The idea that cells—particularly heart cells with their complex nervous system—might store memories, preferences, even personality traits.
It sounds impossible. Memories are in the brain, we’re told. Not in organs.
But the heart has 40,000 neurons. It sends more signals to the brain than the brain sends to it. It responds to emotions before the brain registers them consciously.
What if organs remember more than we think?
Claire never claimed to fully understand what happened to her.
“I’m not saying I know the answer,” she wrote. “I’m just telling you what happened.”
The Lamirande family believed her completely.
Joan Lamirande, Tim’s mother, said: “As long as she was living, it was as if my son was still alive.”
Claire kept in touch with Tim’s family for the rest of her life. She’d call on his birthday. They’d share memories—hers from after the transplant, theirs from before.

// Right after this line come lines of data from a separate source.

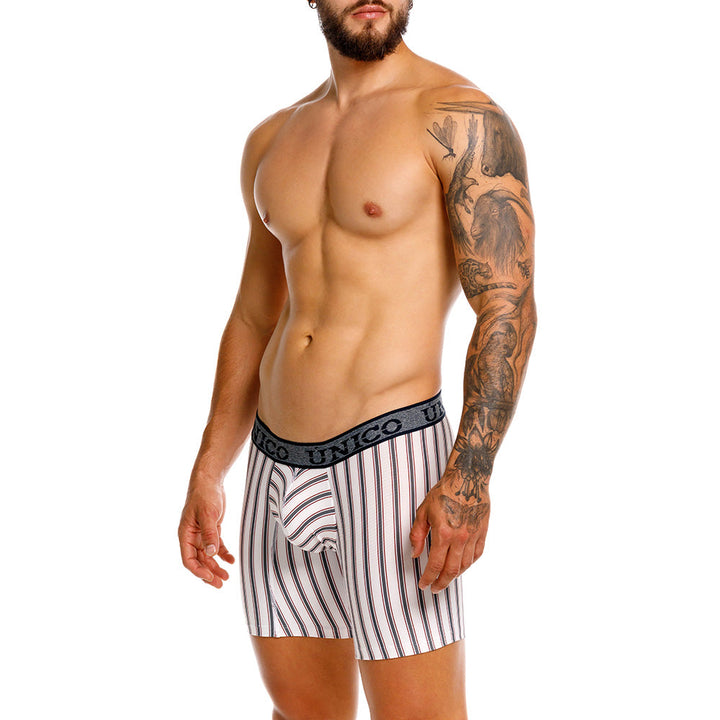 BOXER MEDIO ALBANIA BLANCO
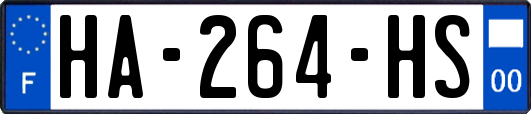 HA-264-HS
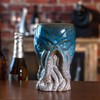 SUMMIT COLLECTION Cthulhu Creature Beer Ceramic Pint Glass 16 fl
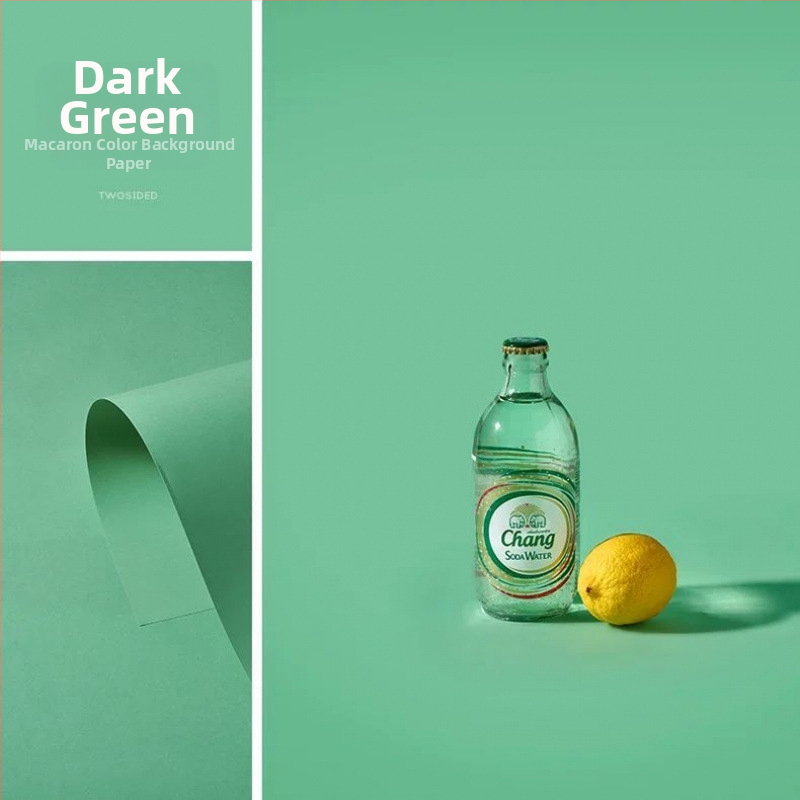 Szakmai fotóháttérpapír Still Life fotózáshoz karton hátlappal (készleten)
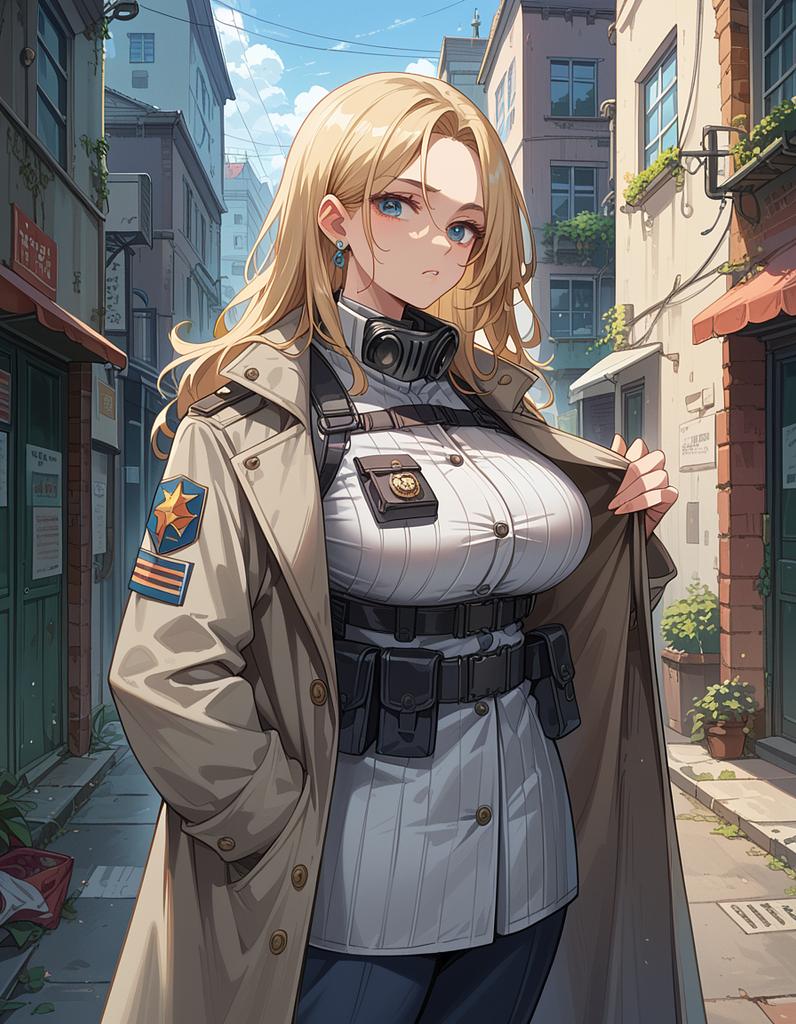 Commissar Krasnova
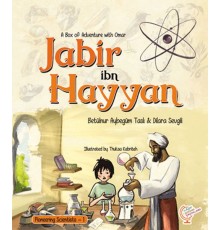 A Box of Adventure with Omar: Jabir ibn Hayyan Pioneering Scientists - 1 (İngilizce)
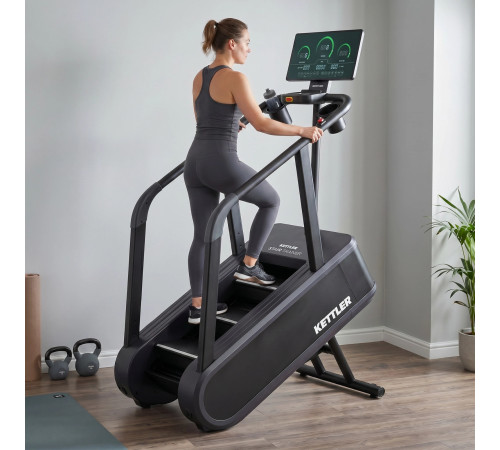 Сходи тренувальні Kettler Stair Trainer, чорні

She learned Tim’s favorite colors were blue and green. She’d been drawn to those colors since the transplant.
The Lamirandes were French Canadian. Claire developed an inexplicable desire to visit France.
On what would have been Tim’s 22nd birthday, Claire dreamed about 22 motorcycles revving up for a commemorative ride. She woke up, realized the significance, and asked a friend to take her on a motorcycle ride.
It was exhilarating, she said. Something the old Claire would never have done.
In 1998, ten years after the heart-lung transplant, Claire received a kidney transplant from a former dance partner.
The same thing happened.
She suddenly developed a love for cooking and baking—activities she’d never enjoyed. Her donor’s mother had been an avid cook.
“Doctors run when they see me,” Claire joked in interviews. “They don’t know how to take it.”
She appeared on Oprah, The Today Show, 20/20. Her book was published in 12 languages and made into a TV movie starring Jane Seymour.
Claire died in August 2009 at age 69, 21 years after receiving Tim Lamirande’s heart and lungs.
Joan Lamirande said through tears: “Now that she’s gone, I know that my son is gone.”
But Tim’s sister Jackie had said it best years earlier:
“Why would she dream about her donor unless God was trying to tell her who we were? To show that there was good out of everything.”
Science still hasn’t explained Claire Sylvia’s story.
Maybe it’s cellular memory. Maybe it’s coincidence. Maybe it’s something we don’t have words for yet.
But one thing is certain: Claire Sylvia craved chicken nuggets and green peppers after her transplant.
Timothy Lamirande died with chicken nuggets under his jacket.
And that’s not a coincidence you can explain away.